We'll encode categorical variables for use in modeling.

In [None]:
# Update categorical columns list
categorical_cols = df_clean.select_dtypes(include=['object']).columns

# One-hot encode low-cardinality categorical variables
df_encoded = df_scaled.copy()
for col in categorical_cols:
    if df_clean[col].nunique() < 10:  # Only one-hot encode if few categories
        # Create dummy variables
        dummies = pd.get_dummies(df_clean[col], prefix=col, drop_first=True)
        # Add dummy variables to the dataframe
        df_encoded = pd.concat([df_encoded, dummies], axis=1)
        # Drop the original column
        df_encoded.drop(columns=[col], inplace=True)
        print(f"One-hot encoded {col} with {df_clean[col].nunique()} categories")

## 10. Final Data Validation

In [None]:
# Check for any remaining missing values
remaining_missing = df_encoded.isnull().sum().sum()
print(f"Remaining missing values: {remaining_missing}")

# Check for any infinite values
infinite_values = np.isinf(df_encoded.select_dtypes(include=['float64', 'int64'])).sum().sum()
print(f"Infinite values: {infinite_values}")

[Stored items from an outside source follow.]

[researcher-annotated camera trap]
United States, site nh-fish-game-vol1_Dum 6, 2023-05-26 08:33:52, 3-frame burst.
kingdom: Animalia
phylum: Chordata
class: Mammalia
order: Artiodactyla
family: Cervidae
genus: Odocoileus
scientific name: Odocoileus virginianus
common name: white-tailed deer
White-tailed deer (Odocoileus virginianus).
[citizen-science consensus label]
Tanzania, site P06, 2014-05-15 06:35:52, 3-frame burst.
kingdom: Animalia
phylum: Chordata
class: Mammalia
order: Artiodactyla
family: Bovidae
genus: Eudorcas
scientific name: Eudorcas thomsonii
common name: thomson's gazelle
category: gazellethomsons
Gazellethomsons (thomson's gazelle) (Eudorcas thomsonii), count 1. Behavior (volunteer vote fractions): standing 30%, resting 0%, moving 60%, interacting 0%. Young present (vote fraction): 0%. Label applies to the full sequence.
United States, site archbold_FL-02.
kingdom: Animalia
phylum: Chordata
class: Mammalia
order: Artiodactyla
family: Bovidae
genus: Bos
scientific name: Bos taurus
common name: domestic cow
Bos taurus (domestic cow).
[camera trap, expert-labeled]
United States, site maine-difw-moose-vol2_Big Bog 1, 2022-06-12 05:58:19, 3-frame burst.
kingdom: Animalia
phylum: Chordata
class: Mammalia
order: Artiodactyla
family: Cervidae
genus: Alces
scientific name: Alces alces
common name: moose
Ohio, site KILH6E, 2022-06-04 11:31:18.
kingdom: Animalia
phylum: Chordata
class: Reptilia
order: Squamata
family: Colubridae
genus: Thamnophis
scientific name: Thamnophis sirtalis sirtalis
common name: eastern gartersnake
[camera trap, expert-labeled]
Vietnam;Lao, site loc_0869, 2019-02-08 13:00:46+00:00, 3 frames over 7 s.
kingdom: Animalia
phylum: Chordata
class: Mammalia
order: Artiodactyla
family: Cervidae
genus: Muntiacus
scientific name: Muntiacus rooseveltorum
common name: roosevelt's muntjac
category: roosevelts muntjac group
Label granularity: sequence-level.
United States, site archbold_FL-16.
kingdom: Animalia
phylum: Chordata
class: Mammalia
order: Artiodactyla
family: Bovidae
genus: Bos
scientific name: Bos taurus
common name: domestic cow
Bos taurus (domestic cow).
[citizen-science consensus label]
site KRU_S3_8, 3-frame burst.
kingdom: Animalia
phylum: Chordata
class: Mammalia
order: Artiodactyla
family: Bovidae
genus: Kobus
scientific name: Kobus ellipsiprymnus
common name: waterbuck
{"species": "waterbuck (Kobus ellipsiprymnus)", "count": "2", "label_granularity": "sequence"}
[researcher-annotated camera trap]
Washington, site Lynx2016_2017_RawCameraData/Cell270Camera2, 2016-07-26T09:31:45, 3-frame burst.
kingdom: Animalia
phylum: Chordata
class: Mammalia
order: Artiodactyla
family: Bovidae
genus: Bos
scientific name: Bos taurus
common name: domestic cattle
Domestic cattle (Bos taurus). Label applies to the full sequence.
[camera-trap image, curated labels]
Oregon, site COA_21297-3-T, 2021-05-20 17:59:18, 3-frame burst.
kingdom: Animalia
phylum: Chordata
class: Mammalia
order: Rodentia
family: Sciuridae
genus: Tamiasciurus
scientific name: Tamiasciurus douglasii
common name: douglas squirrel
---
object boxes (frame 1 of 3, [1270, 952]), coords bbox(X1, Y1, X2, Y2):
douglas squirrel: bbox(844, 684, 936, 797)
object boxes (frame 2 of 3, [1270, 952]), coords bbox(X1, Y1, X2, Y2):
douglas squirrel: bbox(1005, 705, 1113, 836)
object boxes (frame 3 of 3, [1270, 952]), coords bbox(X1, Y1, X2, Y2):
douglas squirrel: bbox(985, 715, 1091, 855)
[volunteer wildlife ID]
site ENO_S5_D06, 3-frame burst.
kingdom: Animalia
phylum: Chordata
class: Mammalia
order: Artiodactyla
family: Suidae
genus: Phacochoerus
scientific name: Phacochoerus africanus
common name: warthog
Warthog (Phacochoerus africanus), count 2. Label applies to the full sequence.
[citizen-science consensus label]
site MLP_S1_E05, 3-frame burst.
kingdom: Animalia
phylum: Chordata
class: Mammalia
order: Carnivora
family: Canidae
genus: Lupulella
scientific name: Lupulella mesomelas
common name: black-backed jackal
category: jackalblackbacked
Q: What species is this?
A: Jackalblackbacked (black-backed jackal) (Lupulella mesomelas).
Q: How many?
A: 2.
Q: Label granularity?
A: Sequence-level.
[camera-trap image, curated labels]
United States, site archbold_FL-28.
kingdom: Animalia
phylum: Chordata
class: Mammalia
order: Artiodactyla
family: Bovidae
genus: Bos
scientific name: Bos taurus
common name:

# Basic shape of the cleaned dataset
print(f"Original dataset shape: {df.shape}")
print(f"Final cleaned dataset shape: {df_encoded.shape}")

## 11. Save Processed Dataset

In [None]:
# Save the processed dataset to a CSV file
df_encoded.to_csv("datasets/building_permits_processed.csv", index=False)
print("Saved processed dataset to 'datasets/building_permits_processed.csv'")

## 12. Summary of Data Preparation Steps

In this notebook, we've completed a comprehensive data preparation process for the Building Permits dataset:

1. **Data Loading and Initial Inspection**:
   - Loaded the dataset with appropriate parameters
   - Examined data types, missing values, and basic statistics

2. **Data Cleaning**:
   - Fixed mixed-type columns
   - Converted date columns to datetime format
   - Handled missing values using appropriate strategies

3. **Outlier Detection and Treatment**:
   - Used Z-score method to identify outliers
   - Capped extreme values when appropriate

4. **Feature Engineering**:
   - Created date components from datetime columns
   - Grouped high-cardinality categorical variables

5. **Data Standardization**:
   - Standardized numerical features

6. **Categorical Encoding**:
   - One-hot encoded categorical variables with low cardinality

7. **Final Validation**:
   - Checked for any remaining issues
   - Verified the final dataset shape

8. **Saved Processed Dataset**:
   - Exported the cleaned and processed dataset

The processed dataset is now ready for exploratory data analysis, visualization, and modeling.